Pelanggan barang-barang mewah bisa berasal dari berbagai latar belakang dan tingkat kekayaan yang berbeda. Di antara mereka adalah:
- Orang Kaya dan Terkenal: Selebriti, atlet profesional, dan tokoh publik yang memiliki pendapatan tinggi dan biasanya memiliki gaya hidup mewah.
- Eksekutif dan Pengusaha: Individu yang sukses di bidang bisnis, eksekutif perusahaan besar, dan pengusaha yang memilih untuk menghabiskan uang mereka untuk barang-barang mewah. Kolektor: Orang yang tertarik pada seni, perhiasan, mobil antik, anggur langka, atau barang-barang koleksi lainnya.
- Wisatawan kaya yang mencari pengalaman mewah saat berlibur, termasuk menginap di hotel bintang lima, menyewa kapal pesiar mewah, atau berbelanja di butik-butik eksklusif. Orang-orang dari negara-negara dengan ekonomi yang kuat yang datang ke pusat-pusat perbelanjaan mewah di kota-kota besar seperti New York, Paris, London, Dubai, atau Shanghai.
- Masyarakat Kekayaan Tinggi: Orang-orang yang tinggal di daerah dengan pendapatan per kapita yang tinggi, seperti Silicon Valley di AS atau distrik keuangan di London.

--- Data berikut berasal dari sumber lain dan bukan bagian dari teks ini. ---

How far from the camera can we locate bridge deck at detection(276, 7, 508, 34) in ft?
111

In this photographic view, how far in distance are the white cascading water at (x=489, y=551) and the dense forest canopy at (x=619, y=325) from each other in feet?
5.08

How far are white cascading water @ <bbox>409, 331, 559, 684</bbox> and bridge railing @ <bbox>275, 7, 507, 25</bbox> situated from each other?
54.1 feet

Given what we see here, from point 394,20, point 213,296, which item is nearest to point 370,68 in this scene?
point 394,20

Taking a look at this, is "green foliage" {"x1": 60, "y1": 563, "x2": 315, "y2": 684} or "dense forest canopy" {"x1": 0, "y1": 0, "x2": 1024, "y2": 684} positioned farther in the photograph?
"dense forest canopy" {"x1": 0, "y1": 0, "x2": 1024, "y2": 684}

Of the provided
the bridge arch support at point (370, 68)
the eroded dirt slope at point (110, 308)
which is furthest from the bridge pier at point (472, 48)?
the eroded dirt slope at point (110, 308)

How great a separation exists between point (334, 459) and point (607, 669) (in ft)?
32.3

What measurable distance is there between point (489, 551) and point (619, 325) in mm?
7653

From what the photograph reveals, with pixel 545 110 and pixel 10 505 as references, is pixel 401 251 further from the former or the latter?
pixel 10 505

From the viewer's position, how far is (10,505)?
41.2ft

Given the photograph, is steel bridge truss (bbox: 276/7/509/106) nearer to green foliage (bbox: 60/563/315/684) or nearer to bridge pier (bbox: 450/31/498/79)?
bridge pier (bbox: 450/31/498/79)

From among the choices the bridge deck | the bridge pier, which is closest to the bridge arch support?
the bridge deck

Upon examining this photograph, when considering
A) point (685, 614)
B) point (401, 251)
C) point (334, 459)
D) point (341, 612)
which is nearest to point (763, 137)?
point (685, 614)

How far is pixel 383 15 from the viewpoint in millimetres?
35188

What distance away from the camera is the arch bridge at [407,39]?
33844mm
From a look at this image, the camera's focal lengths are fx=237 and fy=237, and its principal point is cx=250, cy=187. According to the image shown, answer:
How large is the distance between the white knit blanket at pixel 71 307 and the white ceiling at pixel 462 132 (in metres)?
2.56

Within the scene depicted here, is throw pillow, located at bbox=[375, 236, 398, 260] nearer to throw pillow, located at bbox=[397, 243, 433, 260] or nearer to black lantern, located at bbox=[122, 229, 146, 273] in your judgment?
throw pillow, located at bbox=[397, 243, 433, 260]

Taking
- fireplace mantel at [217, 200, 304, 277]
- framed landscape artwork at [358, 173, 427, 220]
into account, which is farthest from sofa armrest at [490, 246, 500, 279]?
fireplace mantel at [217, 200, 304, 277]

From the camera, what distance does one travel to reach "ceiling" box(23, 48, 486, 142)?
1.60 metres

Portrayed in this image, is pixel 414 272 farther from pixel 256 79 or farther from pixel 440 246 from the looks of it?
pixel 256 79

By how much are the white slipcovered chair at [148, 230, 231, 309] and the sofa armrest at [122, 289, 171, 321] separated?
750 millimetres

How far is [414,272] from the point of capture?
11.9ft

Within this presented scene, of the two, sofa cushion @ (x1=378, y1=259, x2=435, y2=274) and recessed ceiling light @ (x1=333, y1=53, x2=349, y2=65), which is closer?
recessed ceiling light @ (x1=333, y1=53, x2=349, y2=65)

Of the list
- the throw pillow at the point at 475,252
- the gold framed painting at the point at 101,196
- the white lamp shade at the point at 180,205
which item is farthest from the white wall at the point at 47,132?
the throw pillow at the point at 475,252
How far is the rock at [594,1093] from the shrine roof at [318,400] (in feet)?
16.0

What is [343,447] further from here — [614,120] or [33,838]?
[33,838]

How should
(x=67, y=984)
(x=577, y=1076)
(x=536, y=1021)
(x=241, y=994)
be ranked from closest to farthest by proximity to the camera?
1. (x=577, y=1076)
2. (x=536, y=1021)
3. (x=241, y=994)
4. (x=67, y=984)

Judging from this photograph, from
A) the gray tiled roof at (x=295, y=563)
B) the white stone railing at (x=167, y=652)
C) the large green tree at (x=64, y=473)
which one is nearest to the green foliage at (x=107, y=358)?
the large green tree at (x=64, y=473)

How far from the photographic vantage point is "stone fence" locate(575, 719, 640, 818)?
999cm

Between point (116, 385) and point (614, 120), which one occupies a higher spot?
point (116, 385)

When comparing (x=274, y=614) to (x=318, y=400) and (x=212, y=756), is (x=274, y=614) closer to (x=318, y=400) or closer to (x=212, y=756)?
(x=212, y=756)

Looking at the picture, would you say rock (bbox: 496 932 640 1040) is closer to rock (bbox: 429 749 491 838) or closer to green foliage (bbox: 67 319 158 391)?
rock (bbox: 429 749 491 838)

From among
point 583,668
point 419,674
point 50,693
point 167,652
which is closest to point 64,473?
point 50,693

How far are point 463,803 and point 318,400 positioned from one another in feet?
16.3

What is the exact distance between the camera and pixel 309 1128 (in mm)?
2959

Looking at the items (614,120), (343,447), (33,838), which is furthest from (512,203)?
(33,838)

- Penggemar mode dan barang-barang branded: Orang-orang yang mengikuti tren mode terbaru dan mengoleksi barang-barang dari merek-merek mewah seperti Chanel, Louis Vuitton, Gucci, dan lain-lain. Individu yang membeli barang-barang mewah untuk menunjukkan status sosial atau kesuksesan mereka.
Pasar barang-barang mewah adalah segmen yang luas dan mencakup berbagai jenis pelanggan yang memiliki motivasi dan preferensi yang berbeda dalam membeli barang-barang ini.
Pembeli ini kini berada di bawah tekanan di dua pasar terpenting untuk barang mewah: Tiongkok dan AS. Pembeli Tiongkok mengurangi pengeluaran karena nilai rumah mereka turun. Harga jual properti bekas turun sekitar sepersepuluh sejak pertengahan 2021, yang mendorong orang untuk menabung daripada menghabiskan uang tunai mereka.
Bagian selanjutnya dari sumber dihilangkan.